___ THE DATA

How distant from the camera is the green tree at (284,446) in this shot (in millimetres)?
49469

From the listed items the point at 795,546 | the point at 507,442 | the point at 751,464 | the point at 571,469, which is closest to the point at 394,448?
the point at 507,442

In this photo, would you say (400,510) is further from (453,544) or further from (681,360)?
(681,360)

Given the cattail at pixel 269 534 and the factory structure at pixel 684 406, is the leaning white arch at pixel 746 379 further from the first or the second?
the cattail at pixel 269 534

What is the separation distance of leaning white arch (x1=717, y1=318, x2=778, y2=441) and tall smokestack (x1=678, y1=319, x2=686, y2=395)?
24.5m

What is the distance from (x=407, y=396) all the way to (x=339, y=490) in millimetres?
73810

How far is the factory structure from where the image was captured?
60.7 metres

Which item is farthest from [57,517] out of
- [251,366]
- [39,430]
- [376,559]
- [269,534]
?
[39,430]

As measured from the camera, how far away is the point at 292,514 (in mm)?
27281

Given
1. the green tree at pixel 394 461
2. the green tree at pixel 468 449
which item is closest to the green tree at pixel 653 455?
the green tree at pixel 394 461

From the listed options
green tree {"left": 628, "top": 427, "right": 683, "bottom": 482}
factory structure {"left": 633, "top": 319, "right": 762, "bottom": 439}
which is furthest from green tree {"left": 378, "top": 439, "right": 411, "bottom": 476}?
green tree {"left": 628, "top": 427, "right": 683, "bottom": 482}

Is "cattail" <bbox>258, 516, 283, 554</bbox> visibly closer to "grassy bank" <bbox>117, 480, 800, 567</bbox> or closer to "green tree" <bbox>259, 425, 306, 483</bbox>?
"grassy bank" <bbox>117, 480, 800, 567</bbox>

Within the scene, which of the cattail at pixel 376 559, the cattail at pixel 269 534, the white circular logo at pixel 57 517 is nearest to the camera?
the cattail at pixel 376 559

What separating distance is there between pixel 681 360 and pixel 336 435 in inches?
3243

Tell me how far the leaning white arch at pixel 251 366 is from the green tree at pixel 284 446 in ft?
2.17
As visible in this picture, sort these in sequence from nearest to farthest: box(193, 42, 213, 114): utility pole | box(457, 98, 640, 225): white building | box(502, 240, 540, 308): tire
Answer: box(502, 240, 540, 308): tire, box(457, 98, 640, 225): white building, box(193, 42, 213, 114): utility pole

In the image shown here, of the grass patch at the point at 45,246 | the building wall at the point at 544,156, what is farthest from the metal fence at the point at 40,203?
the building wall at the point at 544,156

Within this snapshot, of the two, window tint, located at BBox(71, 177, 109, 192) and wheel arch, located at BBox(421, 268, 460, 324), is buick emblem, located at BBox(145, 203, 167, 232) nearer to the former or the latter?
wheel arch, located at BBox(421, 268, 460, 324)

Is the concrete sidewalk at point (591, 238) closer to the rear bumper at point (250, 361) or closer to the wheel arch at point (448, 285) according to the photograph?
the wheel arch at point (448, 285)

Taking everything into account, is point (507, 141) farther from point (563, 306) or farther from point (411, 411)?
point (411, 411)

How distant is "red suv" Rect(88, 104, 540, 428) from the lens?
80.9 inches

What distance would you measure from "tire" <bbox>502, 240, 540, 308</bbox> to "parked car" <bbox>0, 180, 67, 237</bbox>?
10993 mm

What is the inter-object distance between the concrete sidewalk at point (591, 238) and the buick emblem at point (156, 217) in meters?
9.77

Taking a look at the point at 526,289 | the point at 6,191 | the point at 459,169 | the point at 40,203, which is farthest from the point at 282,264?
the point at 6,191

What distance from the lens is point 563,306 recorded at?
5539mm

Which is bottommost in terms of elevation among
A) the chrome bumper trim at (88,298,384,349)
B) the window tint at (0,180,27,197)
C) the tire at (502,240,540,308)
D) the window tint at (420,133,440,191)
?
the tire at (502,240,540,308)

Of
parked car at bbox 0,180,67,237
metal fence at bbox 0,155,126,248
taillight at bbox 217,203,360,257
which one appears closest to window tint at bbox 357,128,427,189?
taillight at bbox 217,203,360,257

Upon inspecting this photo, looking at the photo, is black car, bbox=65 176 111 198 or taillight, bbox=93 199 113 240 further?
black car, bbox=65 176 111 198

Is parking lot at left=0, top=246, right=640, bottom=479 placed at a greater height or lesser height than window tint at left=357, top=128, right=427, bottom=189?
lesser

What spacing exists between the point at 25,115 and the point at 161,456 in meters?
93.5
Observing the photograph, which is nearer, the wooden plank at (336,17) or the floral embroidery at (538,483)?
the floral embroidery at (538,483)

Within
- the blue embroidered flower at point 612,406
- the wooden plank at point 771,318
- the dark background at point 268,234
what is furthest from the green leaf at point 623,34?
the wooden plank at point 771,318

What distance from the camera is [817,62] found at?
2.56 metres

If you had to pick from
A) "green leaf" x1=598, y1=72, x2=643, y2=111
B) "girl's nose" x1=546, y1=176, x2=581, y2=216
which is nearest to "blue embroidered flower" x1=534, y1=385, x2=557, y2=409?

______

◆ YOUR TASK ◆
Quote every one of the entries above verbatim, line for line.

◆ EXERCISE SOLUTION ◆
How distant from the camera is the green tree at (284,446) in this shot (in millimetres)?
49469

From the listed items the point at 795,546 | the point at 507,442 | the point at 751,464 | the point at 571,469, which is closest to the point at 394,448?
the point at 507,442

In this photo, would you say (400,510) is further from (453,544) or further from (681,360)?
(681,360)

Given the cattail at pixel 269 534 and the factory structure at pixel 684 406, is the leaning white arch at pixel 746 379 further from the first or the second?
the cattail at pixel 269 534

What is the separation distance of leaning white arch (x1=717, y1=318, x2=778, y2=441) and tall smokestack (x1=678, y1=319, x2=686, y2=395)?
24.5m

What is the distance from (x=407, y=396) all the way to (x=339, y=490) in millimetres?
73810

How far is the factory structure from where the image was captured?
60.7 metres

Which item is farthest from [57,517] out of
- [251,366]
- [39,430]
- [376,559]
- [269,534]
?
[39,430]

As measured from the camera, how far away is the point at 292,514 (in mm)?
27281

Given
1. the green tree at pixel 394 461
2. the green tree at pixel 468 449
which item is closest to the green tree at pixel 653 455?
the green tree at pixel 394 461

From the listed options
green tree {"left": 628, "top": 427, "right": 683, "bottom": 482}
factory structure {"left": 633, "top": 319, "right": 762, "bottom": 439}
which is furthest from green tree {"left": 378, "top": 439, "right": 411, "bottom": 476}?
green tree {"left": 628, "top": 427, "right": 683, "bottom": 482}

Is "cattail" <bbox>258, 516, 283, 554</bbox> visibly closer to "grassy bank" <bbox>117, 480, 800, 567</bbox> or closer to "green tree" <bbox>259, 425, 306, 483</bbox>?
"grassy bank" <bbox>117, 480, 800, 567</bbox>

Within the scene, which of the cattail at pixel 376 559, the cattail at pixel 269 534, the white circular logo at pixel 57 517 is nearest to the camera?
the cattail at pixel 376 559

What separating distance is there between pixel 681 360 and pixel 336 435 in inches?
3243

Tell me how far the leaning white arch at pixel 251 366 is from the green tree at pixel 284 446 in ft?
2.17
As visible in this picture, sort these in sequence from nearest to farthest: box(193, 42, 213, 114): utility pole | box(457, 98, 640, 225): white building | box(502, 240, 540, 308): tire
Answer: box(502, 240, 540, 308): tire, box(457, 98, 640, 225): white building, box(193, 42, 213, 114): utility pole

In the image shown here, of the grass patch at the point at 45,246 | the building wall at the point at 544,156, what is farthest from the metal fence at the point at 40,203?
the building wall at the point at 544,156

Within this snapshot, of the two, window tint, located at BBox(71, 177, 109, 192) and wheel arch, located at BBox(421, 268, 460, 324), is buick emblem, located at BBox(145, 203, 167, 232) nearer to the former or the latter?
wheel arch, located at BBox(421, 268, 460, 324)

Is the concrete sidewalk at point (591, 238) closer to the rear bumper at point (250, 361) or closer to the wheel arch at point (448, 285) according to the photograph?
the wheel arch at point (448, 285)

Taking everything into account, is point (507, 141) farther from point (563, 306) or farther from point (411, 411)?
point (411, 411)

How distant is "red suv" Rect(88, 104, 540, 428) from the lens?
80.9 inches

What distance would you measure from "tire" <bbox>502, 240, 540, 308</bbox> to "parked car" <bbox>0, 180, 67, 237</bbox>?
10993 mm

What is the inter-object distance between the concrete sidewalk at point (591, 238) and the buick emblem at point (156, 217) in meters?
9.77

Taking a look at the point at 526,289 | the point at 6,191 | the point at 459,169 | the point at 40,203, which is farthest from the point at 282,264?
the point at 6,191

What distance from the lens is point 563,306 recorded at?
5539mm

Which is bottommost in terms of elevation among
A) the chrome bumper trim at (88,298,384,349)
B) the window tint at (0,180,27,197)
C) the tire at (502,240,540,308)
D) the window tint at (420,133,440,191)
?
the tire at (502,240,540,308)

Of
parked car at bbox 0,180,67,237
metal fence at bbox 0,155,126,248
taillight at bbox 217,203,360,257
which one appears closest to window tint at bbox 357,128,427,189?
taillight at bbox 217,203,360,257

Upon inspecting this photo, looking at the photo, is black car, bbox=65 176 111 198 or taillight, bbox=93 199 113 240 further?
black car, bbox=65 176 111 198

Is parking lot at left=0, top=246, right=640, bottom=479 placed at a greater height or lesser height than window tint at left=357, top=128, right=427, bottom=189?
lesser

What spacing exists between the point at 25,115 and the point at 161,456 in meters?
93.5
Observing the photograph, which is nearer, the wooden plank at (336,17) or the floral embroidery at (538,483)?
the floral embroidery at (538,483)

Within
- the blue embroidered flower at point 612,406
- the wooden plank at point 771,318
- the dark background at point 268,234
what is furthest from the green leaf at point 623,34?
the wooden plank at point 771,318

What distance from the camera is [817,62] found at?
2.56 metres

If you had to pick from
A) "green leaf" x1=598, y1=72, x2=643, y2=111
B) "girl's nose" x1=546, y1=176, x2=581, y2=216
which is nearest to "blue embroidered flower" x1=534, y1=385, x2=557, y2=409?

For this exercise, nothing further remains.